According to an FBI.gov news release on April 9, the FBI and DOJ announced “the disruption of one of the largest Medicare fraud schemes in U.S. history” involving an international fraud ring that “allegedly bilked Medicare out of more than $1 billion by billing it for unnecessary medical equipment – mainly back, shoulder, wrist, and knee braces.”
The FBI and partner investigative agencies announced charges against 24 people—three were prescribing medical professionals, and the rest were owners or high-ranking officials in medical equipment or telemedicine companies. The indictment alleges the scheme has gone on for about five years.
Medical equipment companies often charge Medicare directly for providing equipment to Medicare patients. While this practice alone is not illegal, the alleged illegal activity in this scheme occurred when the medical equipment companies paid a firm in the Philippines to recruit individuals, through advertising on television or online, who were Medicare patients and may or may not have had a medical need for the braces.

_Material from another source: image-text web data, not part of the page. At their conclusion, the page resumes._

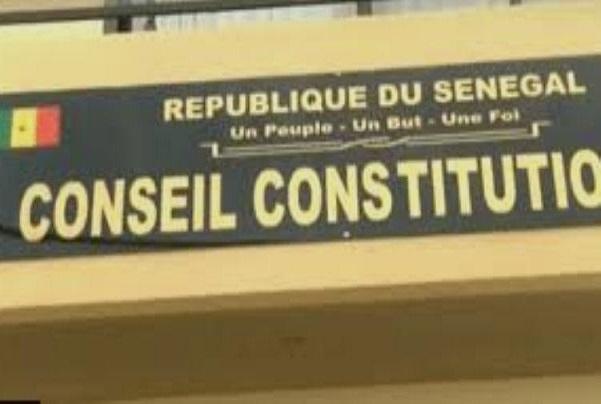 Saisine de l'opposition : le Conseil constitutionnel se dit incompétent pour statuer sur le présumé caractère anticonstitutionnel de la loi sur le parrainage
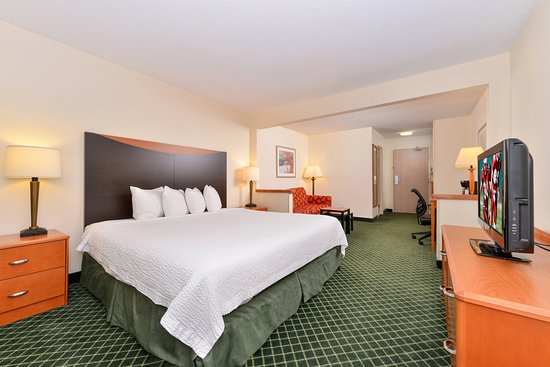 Danville, IL: King Suite
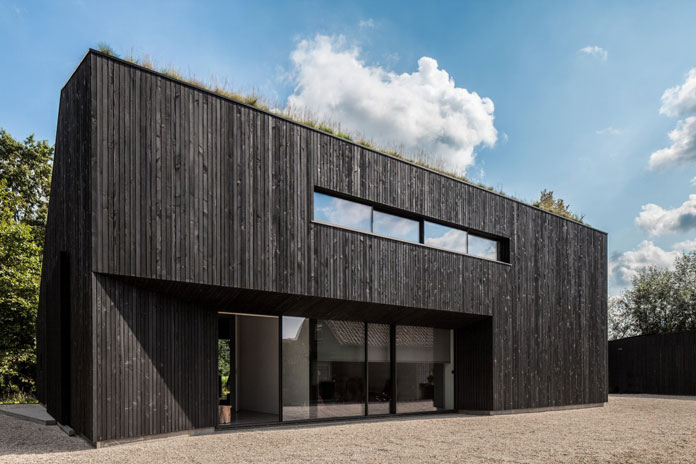 Modern and minimalist architecture in harmony with nature.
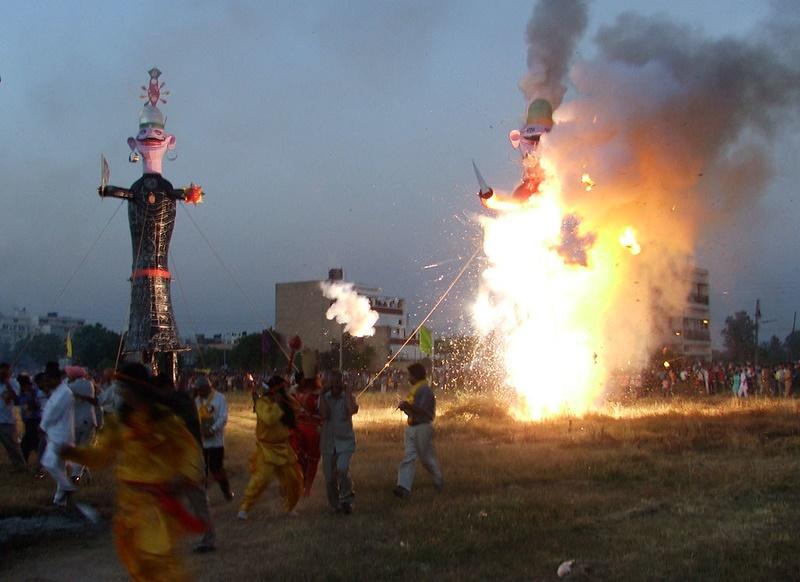 V Dillí se zhoršilo ovzduší kvůli hinduistickému svátku. K oslavám patří pálení figurín bájného krále démonů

The companies then allegedly paid doctors kickbacks to prescribe unnecessary braces “without any patient interaction or with only a brief telephonic conversation with patients they had never met or seen. The proceeds of the fraudulent scheme were allegedly laundered through international shell corporations and used to purchase exotic automobiles, yachts, and luxury real estate in the United States and abroad.”

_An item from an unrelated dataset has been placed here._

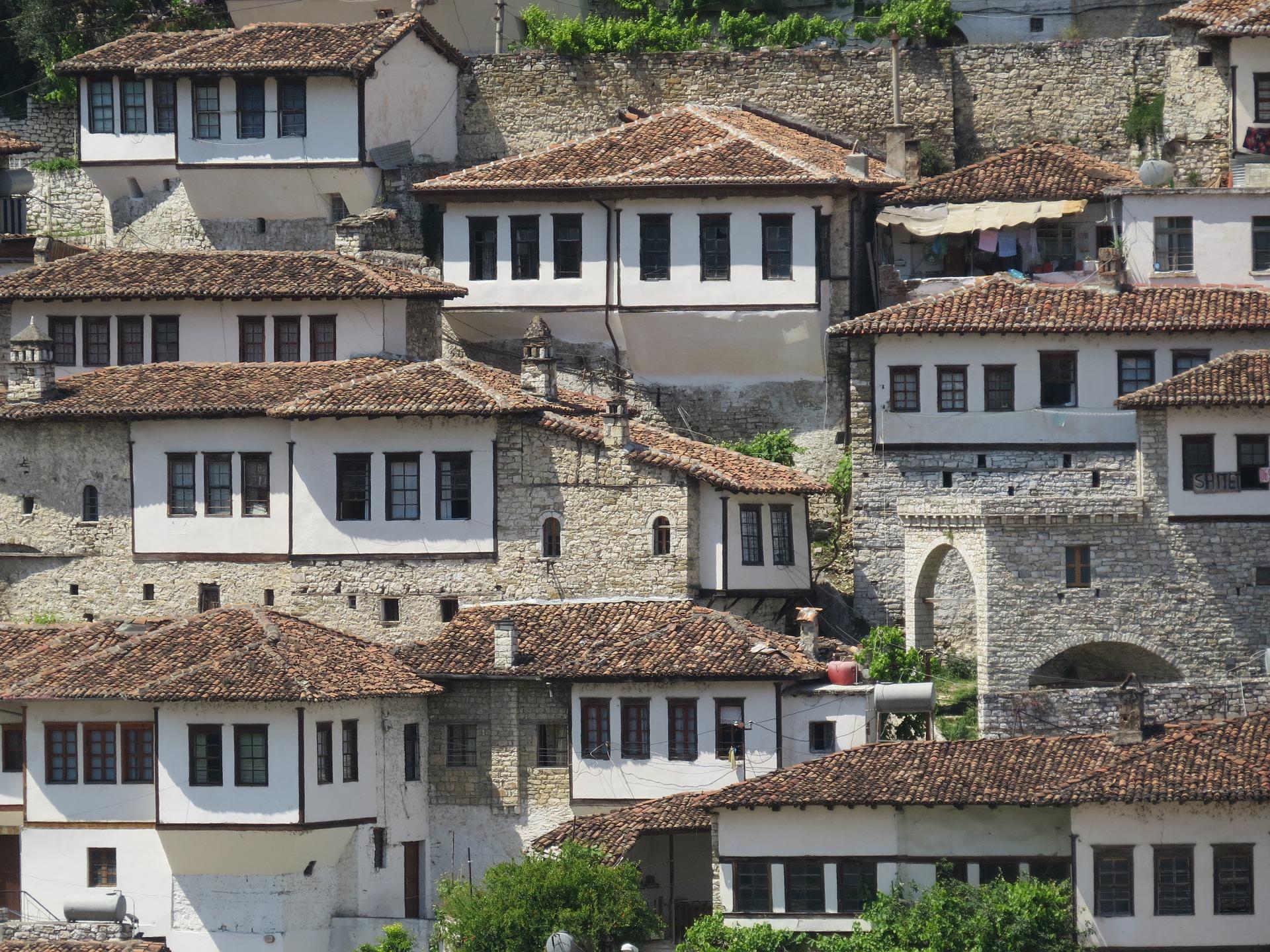 Berat, Albanien - Die Stadt der Tausend Fenster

According to the DOJ indictments and charging statement, “hundreds of thousands of elderly and/or disabled patients nationwide and abroad” were lured into the criminal scheme.
“These defendants — who range from corporate executives to medical professionals — allegedly participated in an expansive and sophisticated fraud to exploit telemedicine technology meant for patients otherwise unable to access health care,” said Assistant Attorney General Benczkowski.DOJ
Nationwide the scheme spanned from New Jersey, New York, South Carolina, Florida, Missouri, Nebraska, Texas, California, and Washington and internationally to the Philippines and throughout Latin America.

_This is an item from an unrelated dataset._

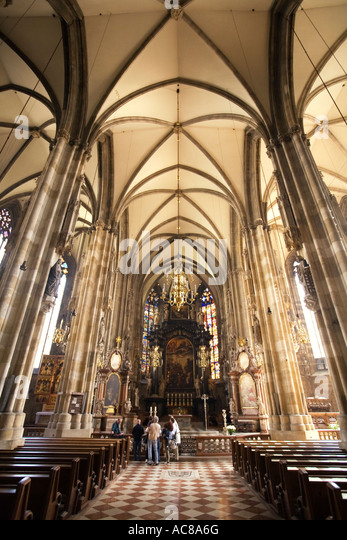 Vienna Stephansdom St Stephens gotic cathedral interieur - Stock Image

“The Fraud Section leads the Medicare Fraud Strike Force. Since its inception in March 2007, the Medicare Fraud Strike Force, which maintains 14 strike forces operating in 23 districts, has charged nearly 4,000 defendants who have collectively billed the Medicare program for more than $14 billion. In addition, the HHS Centers for Medicare & Medicaid Services, working in conjunction with the HHS-OIG, are taking steps to increase accountability and decrease the presence of fraudulent providers.”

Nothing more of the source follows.